Silver due for a bounce up in the am. Woo hoo! Gold back to 2k where it should be! Silver back over $24 for good! Yeehaw!
The gold market is back in no man's land as the price is pushed and pulled between rising bond yields and continued economic uncertainty. According to some analysts, next week's inflation data could be a "make or break" moment for the precious metal as it struggles to find direction. Gold's neutral outlook comes as prices look to end the week holding critical near-term support levels but cannot generate enough momentum to retest important resistance. December gold futures last traded at $1,977 an ounce, down 1% from last week. Don't worry gang, Brandon will save us. Let's go Brandon
Silver acting like post turtle on back, fearing falling upwards. Kicked turtles move sideways, not up. Flying turtle only lifts technically. Untill mushroom men break through suspended ceilings, many stripes endure inflation effects of many stars. Future appears intertwined with bowsers, hiding false royalties. Is this indeed a flag on high at end of long journey? Avoidance of pipes is also wise at current levels, or may lead to cracks in the system.
Looks like its traded in the range of the previous gap up covering the span of the jump. For some reason I fell like the market likes to do that... if theirs some big move it likes to go back and trade for a while in that range.... Tho the baseline of the inverse head and shoulders is on a curve and not a straight neckline... If the market has bowed to perform the above trading in the retracement zone, then who knows, mabie its got some potential as a valid stable low and the capacity to jump up from here. It'd have to breach that 23.80ish level first tho....
I wouldn't rely on the Brics to save anyone if it even happens. Id consider all that gold hype a rumor until i see it for real. They like the debt just as much as Brandon the Tater does. Why stop until it's all burning?
AI is advancing at a pace such that (soon) eventually it will be able to see the (deliberate) ineptitude of the current leaders and correlate the data that we have been unable to do with our systems of centers of expertise and human conversation/politics. Aarghhh me heartys. thus will neigh be a belssin' fur us.

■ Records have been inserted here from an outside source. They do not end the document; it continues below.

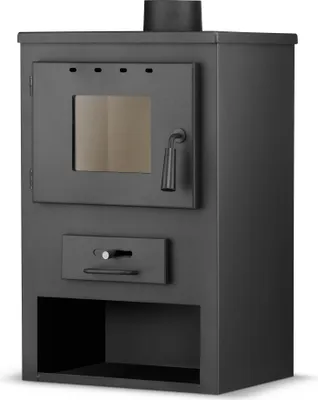 Image de Poêle-cheminée BLIST B1 eco - 9kW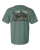 From the Flooded Timber Short Sleeve Tee Shirt by Banded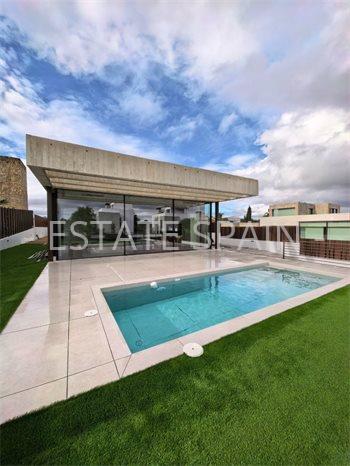 Вилла в Годелья 250 м2 №VL26123ABBA0  - Продажа - 1 preview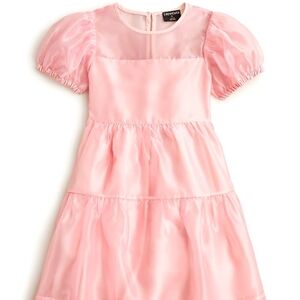 J crew NWT girls dress special occasion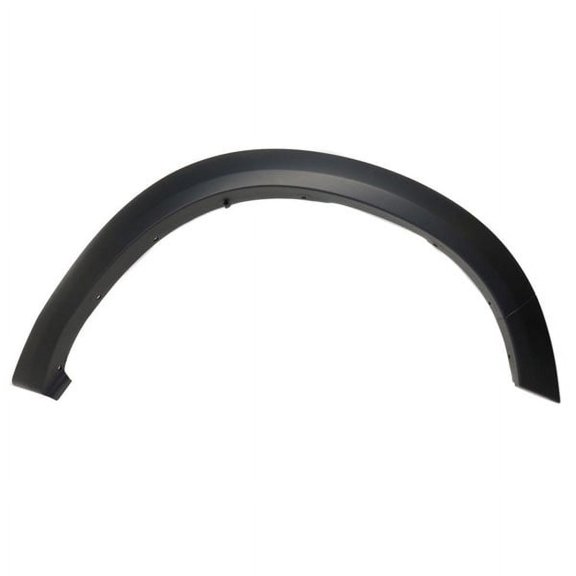 CAPA For 11-21 RAM 1500 Front Fender Flare Wheel Opening Molding Arch Right Side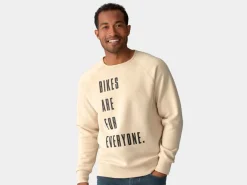 Trek Bikes Trek Everyone Crewneck Unisex Sweatshirt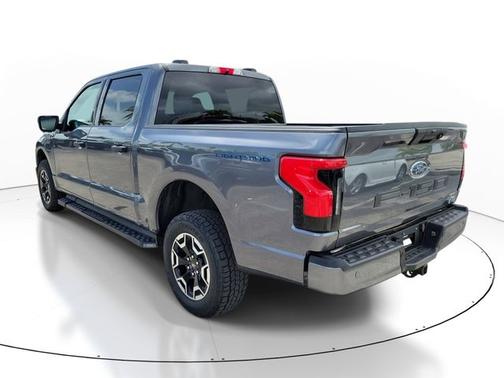 CARBONIZED GRAY METALLIC 2023 Ford F-150 XLT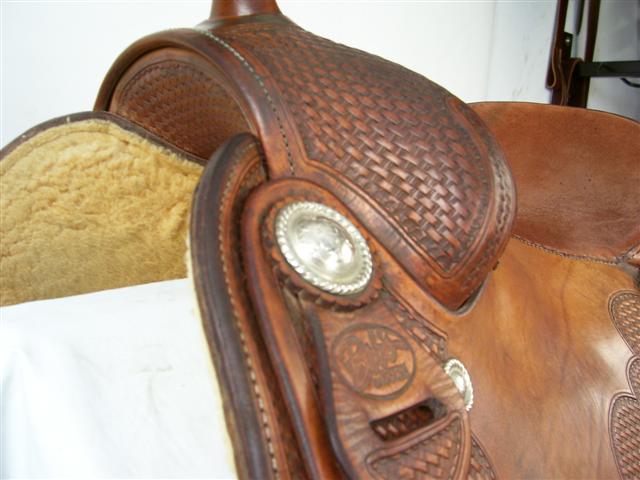 Used Saddle:- Image Number:1
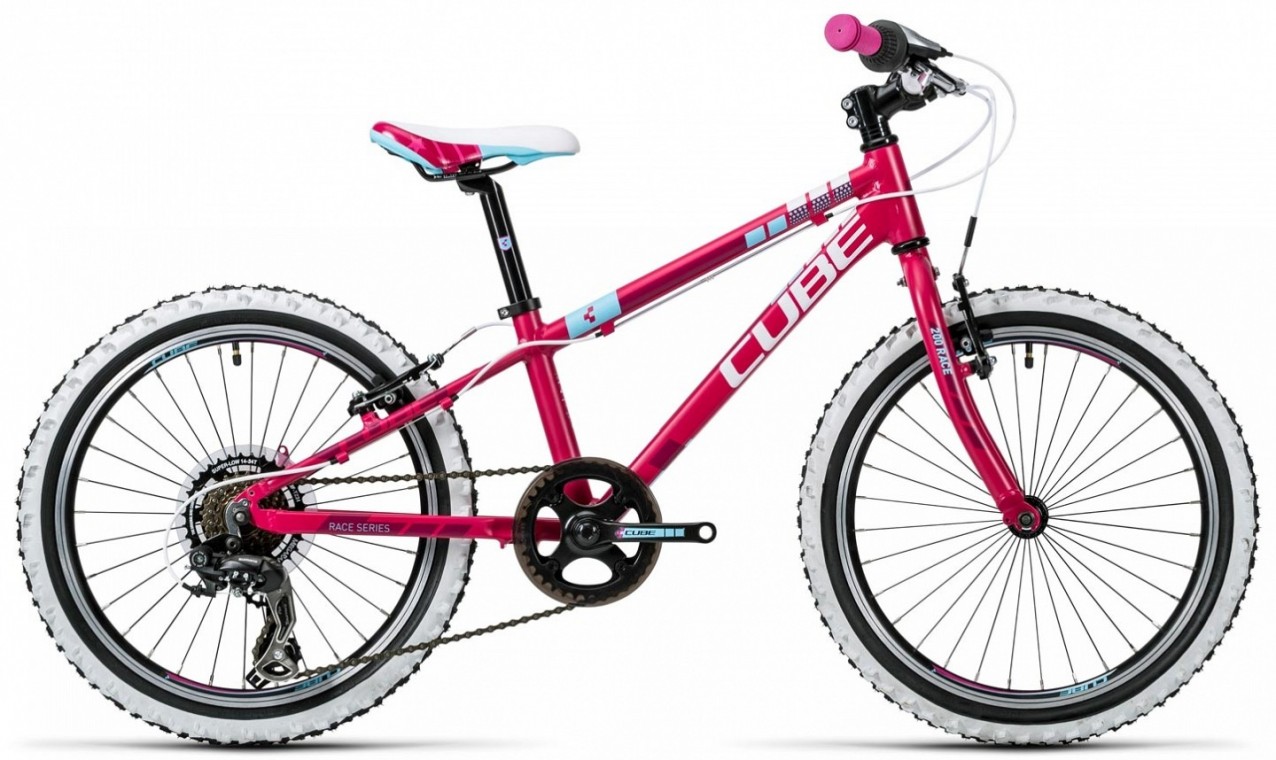 Cube Cube 200 Pink 2016 20 Kids Bikes from £119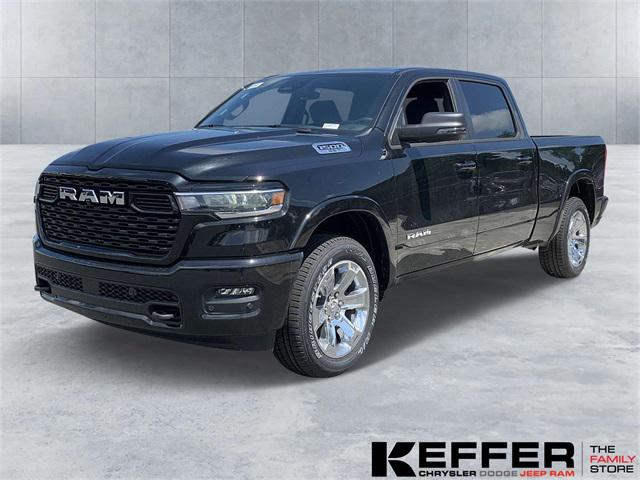 2025 RAM Ram 1500 RAM 1500 BIG HORN CREW CAB 4X4 64 BOX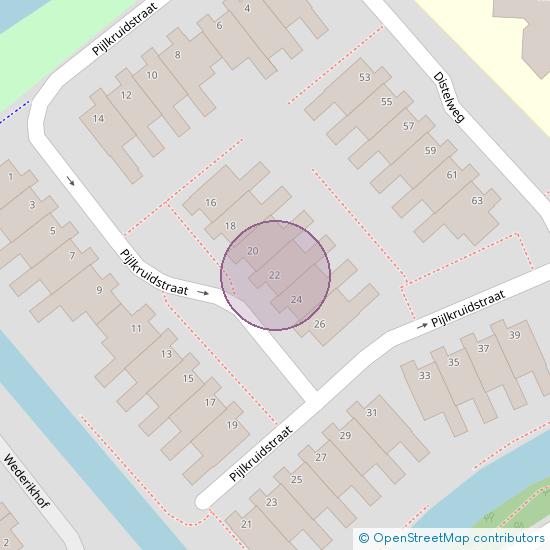 Pijlkruidstraat 22 2215 GD Voorhout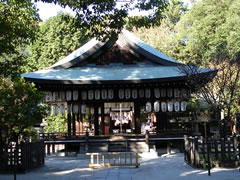 白峰神社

Either the AI will manipulate and use this as an advantage against us (AI war... lets hope they didn't get time travel in this loop). or it will be suppressed (AI itself, by our leaders to keep the history of manipulated truth under wraps) or it will make the truth easier for everyone to clearly digest and the markets will find a more "perfect" balance (ahhh, peace at last...) Chances are tho.. that monetary metals will be considered barbaric to AI consciousness for currency/trade. except those that are physically looking to walk around with silver wiring, gold contacts, and hydrogen based fuel cells. in that scenario prices go up... but you'll have to sell to a robot that will probably oppress you for it later.
Sorry to be the bearer of bad news but Au & Ag prices are heading down....how do I know...I just bought some.